Adrian melirik cangkir itu, sekonyong-konyong menghampirinya dan bergumam, "Dia minum kopi dari cawan di tempat bosnya."

Ludahku mendadak begitu susah kutelan. "Dia memang selalu begitu, kok, di kantor juga begitu."

Adrian tertawa, "Dasar norak," katanya.

"What brought you here?" tanyaku sambil duduk kembali di kursiku dan meraih cangkir kopi yang sudah kosong. Canggung sekali. Aku meletakkannya kembali.

"Nothing, I just...," Adrian tidak melanjutkan kalimatnya. Sejak tadi kulihat tampangnya tak sesegar biasanya. Dia tampak... terganggu? Aku benar-benar lupa mengontaknya sejak ada Mahmoud. Adrian mendekatiku, memelukku. "I need a hug."

"Oh... okay...."

Kurasakan dekapannya mulai lain, sentuhannya menyusuri punggungku, merambat turun ke pinggangku. Wajahnya membenam di lekuk leherku.

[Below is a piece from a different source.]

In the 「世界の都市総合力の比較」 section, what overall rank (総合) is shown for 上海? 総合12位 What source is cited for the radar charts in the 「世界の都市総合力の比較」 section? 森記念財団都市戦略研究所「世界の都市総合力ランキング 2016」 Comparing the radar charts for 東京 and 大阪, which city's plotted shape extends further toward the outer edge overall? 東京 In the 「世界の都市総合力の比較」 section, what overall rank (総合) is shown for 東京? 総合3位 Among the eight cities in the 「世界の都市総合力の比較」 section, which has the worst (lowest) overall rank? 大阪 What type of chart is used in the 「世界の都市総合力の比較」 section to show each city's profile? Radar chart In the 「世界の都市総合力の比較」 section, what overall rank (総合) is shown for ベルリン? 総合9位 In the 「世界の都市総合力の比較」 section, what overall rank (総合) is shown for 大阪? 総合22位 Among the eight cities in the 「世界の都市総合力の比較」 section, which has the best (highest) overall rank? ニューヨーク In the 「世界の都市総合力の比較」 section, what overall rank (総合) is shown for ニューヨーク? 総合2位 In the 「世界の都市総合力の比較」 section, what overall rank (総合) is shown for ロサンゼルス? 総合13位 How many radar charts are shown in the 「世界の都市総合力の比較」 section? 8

"I can't do this right now," kataku. "Aku harus ngantor."

"Sebentar saja, paling lama setengah jam," katanya.

"So it's all about you, nggak mutual," kataku.

"Biasanya juga nggak mutual kalau kamu yang lagi kepingin."

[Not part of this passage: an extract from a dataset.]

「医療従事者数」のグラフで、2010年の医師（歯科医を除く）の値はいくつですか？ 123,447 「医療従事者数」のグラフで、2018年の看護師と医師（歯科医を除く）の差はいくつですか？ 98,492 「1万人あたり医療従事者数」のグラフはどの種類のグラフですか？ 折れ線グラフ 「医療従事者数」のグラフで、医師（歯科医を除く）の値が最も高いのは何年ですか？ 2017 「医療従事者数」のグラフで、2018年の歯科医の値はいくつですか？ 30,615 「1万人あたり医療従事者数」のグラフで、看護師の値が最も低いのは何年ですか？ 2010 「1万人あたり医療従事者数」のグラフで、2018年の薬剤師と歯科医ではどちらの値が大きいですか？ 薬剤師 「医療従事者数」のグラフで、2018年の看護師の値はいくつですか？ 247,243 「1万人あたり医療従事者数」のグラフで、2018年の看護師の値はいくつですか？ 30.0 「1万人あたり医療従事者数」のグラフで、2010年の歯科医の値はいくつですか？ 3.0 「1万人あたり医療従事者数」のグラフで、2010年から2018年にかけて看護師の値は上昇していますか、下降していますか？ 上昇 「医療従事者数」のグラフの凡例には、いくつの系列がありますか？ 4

"Kamu terus menolakku, Adrian. Kamu hanya mau melakukannya kalau aku lagi horny dan mabuk, sampai kadang aku harus pura-pura mabuk supaya punya alasan buat horny di depanmu!" cerocosku.

Adrian mengernyit. "Mahmoud bilang sesuatu ke kamu?" tanyanya alih-alih.

Aku gantian menyatukan alis. Soal cewek di apartemennya itu maksudnya. Aku menggeleng, "Tentang?"

"Nevermind," gelengnya. "Aku lagi butuh sandaran, Minul...."

"Kenapa lagi?"

"Aku belum mulai kerja sampai sekarang, sudah sebulan lebih."

"Bukannya kamu udah dapat duitnya?"

"Dari mana kamu tahu?"

"Mahmoud bilang kamu pindah ke apartemen mewah, tapi nggak bisa mengajaknya karena tinggal bersama seorang pria di dunia modelling sama riskannya dengan tinggal bersama perempuan tanpa ikatan pernikahan. Jahat banget. Kenapa nggak terus terang saja, sih?"

"Terus dia tinggal di mana sekarang?"

"Di kantor," karangku cepat.

"Aku... entahlah, mungkin ini perasaanku saja. Bolak-balik Stevan nanyain Mahmoud... kayaknya dia mau ngerekrut Mahmoud buat dijadiin pendatang baru di agensinya. Dia bahkan nggak peduli Mahmoud sama sekali nggak tertarik, nggak peduli Mahmoud bahkan nggak pernah foto buat akun medsos-nya sendiri. Dia bahkan nggak ada akun medsos setahuku...."

Aku mengambil kesimpulan, dia belum menemukan instagram Mahmoud bikinan Gio. Dia juga tidak mengikuti akun gosip mana pun.

"Aku cemas, Min. Karirku baru dimulai... aku belum siap mendapatkan saingan dari seseorang yang dekat denganku. Bebannya terasa lebih berat. Apalagi... Stevan nggak mau bilang siapa sebenarnya pendatang baru lain yang diincar brand itu buat disandingin denganku...."

Sebelum Adrian melanjutkan curhatannya, aku merogoh ponsel dan mengetik pesan singkat ke Gio. Kami harus gerak cepat. Sebelum Mahmoud direbut orang.